White Paper vs. Reality: China’s Disputed Narrative on Tibet

DHARAMSALA, 29 March: China has made sweeping claims in its latest white paper on Tibet, declaring that “all-round and historic progress” has been made in human rights in Tibet, accusing the West of “misunderstandings” and “prejudices” about human rights conditions in Tibet.
Despite Tibet’s overall score of 0 out of 100 in Freedom Houses’ “Freedom in the World 2025″ report released on 27 February 2025, China’s latest white paper on human rights in Tibet claims Beijing has “implemented effective measures to develop the economy, improve living standards and people’s wellbeing, promote ethnic unity and progress, and protect the basic rights of all the people in the region” the Chinese state-run Global Times reported, declaring “all-round and historic progress” has been made in human rights in Tibet.
“Today, Tibet enjoys political stability, ethnic unity, economic development, social harmony, and amity among different religions. Its environment is sound, and local people are content with their work and daily lives. This progress represents a remarkable achievement in protecting human rights on the snowy plateau,” the paper claimed.
As China released the document on Friday, which it observed as “the 66th anniversary of the democratic reform” that it claimed “ended feudal serfdom in Tibet” before its occupation, it declared that life in Tibet “is like Gesang flowers in full bloom in the New Era.”
In contrast to these assertions, human rights organisations and experts have raised alarms over China’s transnational boarding schools in Tibet, where approximately 1 million Tibetan children, which accounts for 78% of Tibetan schoolchildren aged six and older, represent a significant aspect of the government’s strategy to assimilate Tibetan children into Han Chinese culture, effectively erasing their unique cultural identity. Yet Beijing has dismissed it with a bizarre claim: “Students and parents can choose to board at schools, and students can go home during weekends and holidays,” and that Tibet led China in providing 15 years of publicly-funded education from kindergarten to senior high school, and that boarding schools are necessary due to geographical challenges.
Further, it accused the Western media outlets of tarnishing Tibet’s development by raising concerns over issues such as the use of boarding schools in the region.
While Tibet remains heavily regulated, the 2024 World Press Freedom Index (WPFI), published by Reporters Without Borders (RSF), exposed China’s severe restrictions on press freedom in Tibet, declared China as the world’s largest jailer of journalists, spoke of significant difficulties encountered by foreign journalists when attempting to report from Tibet, yet Xu Zhitao, the Vice Chairman of the so-called Tibet Autonomous Region, has said, as the State Council Information Office released the paper in Lhasa that Tibet “is open to the world, and the region welcomes foreign friends to visit and travel and foreign journalists to conduct interviews.”
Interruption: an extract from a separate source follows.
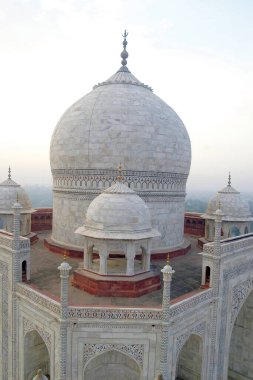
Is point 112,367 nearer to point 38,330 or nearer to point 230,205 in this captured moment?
point 38,330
Dismissing China’s misinformation, falsification and fallacy, Tenzin Lekshey, the Spokesperson of the Central Tibetan Administration (CTA), has said in a post on X that “China’s so-called ‘white paper’ on Tibet overlooks vital components of fundamental human rights within Tibet, such as freedom of expression, movement, and religious practice. China’s gross human rights violations in Tibet cannot be concealed behind the Iron Curtain.”